AI and peer groups: how it could transform how you work
With the amount and quality of data AI-enabled systems will generate, you could develop powerful collective intelligence capabilities. This means that if you’re part of a peer group, there’s a couple of hundred other companies similar to yours, generating the same sort of data as you do. This is going to make it significantly easier for you to compare how you are performing against your competitors.
What will be really powerful though, is when you can actually analyze all that information among your peer groups and develop the relationships that drive performance.
Your accounting software provider would be able to analyze data across different segments and offer recommendations based on this – for example, businesses that have greater value renewals tend to have shorter cash collection cycles. If you want to drive high value renewals, then you need to focus on your cash collections, because that’s what we can see in the performance across your peer group, and where you can improve your overall performance.
AI and risk – what you need to know
Artificial Intelligence projects can fail for all the same reasons that any other software project fails, though the risk profile for AI projects tends to be higher.
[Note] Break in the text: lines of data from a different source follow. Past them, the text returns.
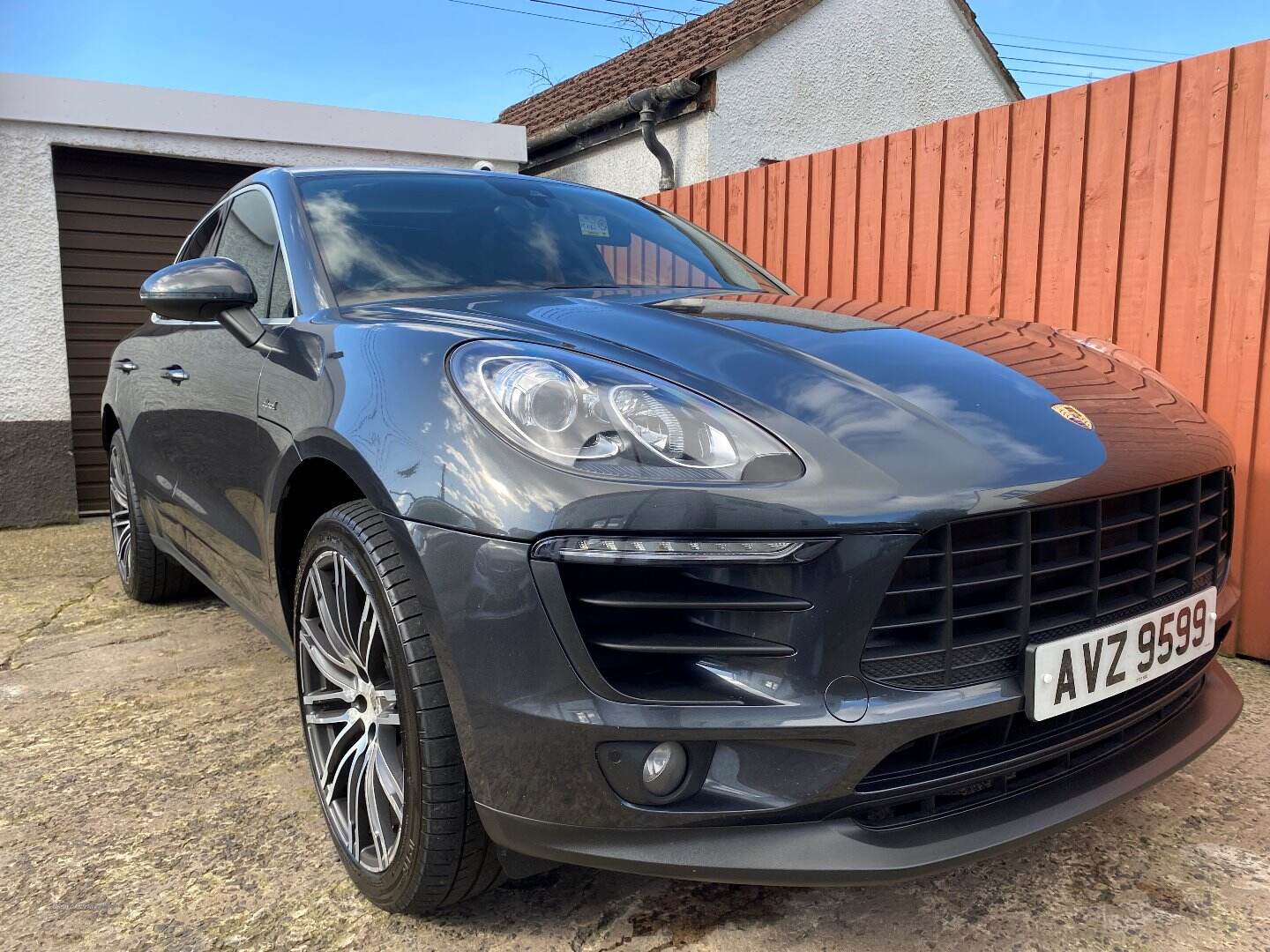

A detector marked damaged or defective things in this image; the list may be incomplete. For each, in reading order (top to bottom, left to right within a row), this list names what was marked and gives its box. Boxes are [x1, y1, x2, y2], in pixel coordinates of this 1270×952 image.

cracked concrete ground [2, 523, 1270, 952]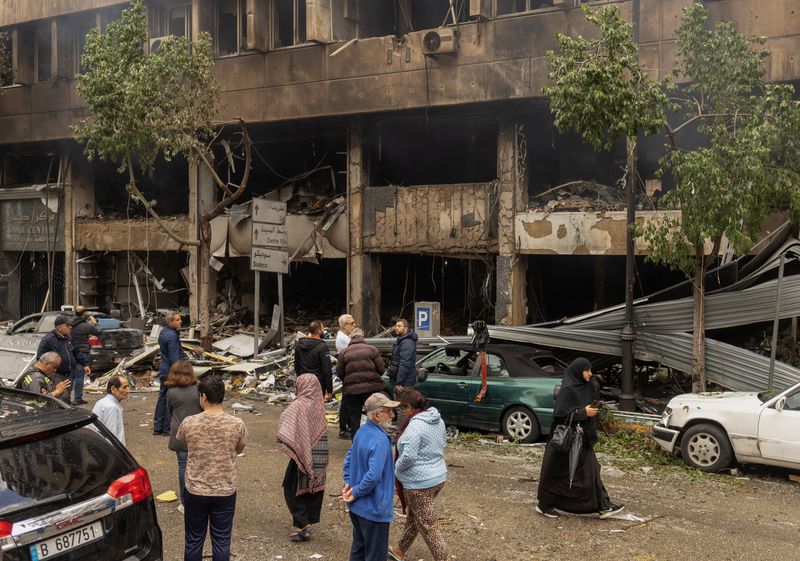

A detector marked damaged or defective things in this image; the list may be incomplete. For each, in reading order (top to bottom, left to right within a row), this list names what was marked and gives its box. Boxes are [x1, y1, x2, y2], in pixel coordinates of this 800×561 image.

charred window opening [34, 21, 53, 82]
charred window opening [217, 0, 248, 55]
charred window opening [270, 0, 304, 48]
charred window opening [494, 0, 556, 16]
charred window opening [93, 158, 189, 219]
burned building facade [1, 0, 800, 330]
damaged building [1, 0, 800, 332]
charred window opening [368, 111, 494, 186]
charred window opening [382, 254, 494, 332]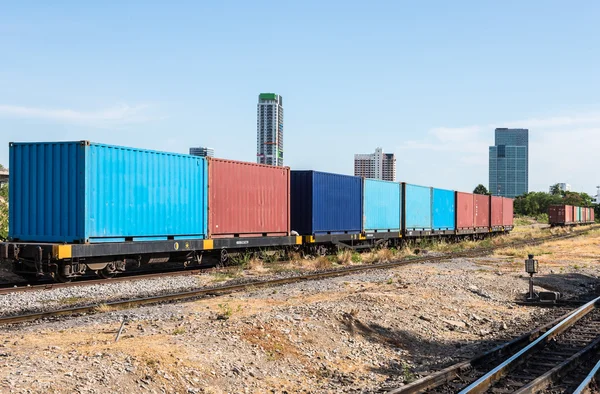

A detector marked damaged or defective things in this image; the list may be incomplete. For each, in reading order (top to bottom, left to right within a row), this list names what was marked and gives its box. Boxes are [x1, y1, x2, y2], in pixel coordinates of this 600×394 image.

rusty red container [207, 157, 290, 237]
rusty red container [454, 192, 474, 229]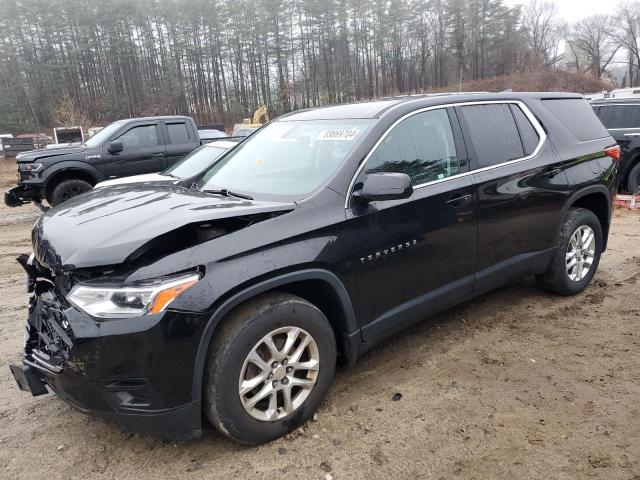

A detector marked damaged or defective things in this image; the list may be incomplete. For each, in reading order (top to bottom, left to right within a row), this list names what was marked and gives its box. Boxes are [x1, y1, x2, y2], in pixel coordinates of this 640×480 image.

broken headlight [66, 274, 199, 318]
Broadly, these reasons can be divided into six categories:
- Technology
- Market
- Team
- Legal
- Financial
- Business model
However, AI projects have an added layer of risk that is often underestimated, especially among executives that aren’t educated in AI. When building an AI service, it’s mostly unknown whether it’s at all possible to create the desired output from the available data set. The signs of failure here are clear: there is no signal in the data, model accuracy is low, the delivered output isn’t as good as the chosen benchmark, etc.
In the Sage AI Labs, the way we mitigate the above risks is by running a disciplined agile process, combined with a highly cross-functional team that’s in constant contact with customers and experts to validate outputs. This can only work well if all the basics have been taken care off, such as seamless data access, security and data governance, and a frictionless self-service “you own it, you run it” platform.
There will be so many great things to come from AI as the technology develops – the 2020s will be an incredibly exciting time to be a part of this industry.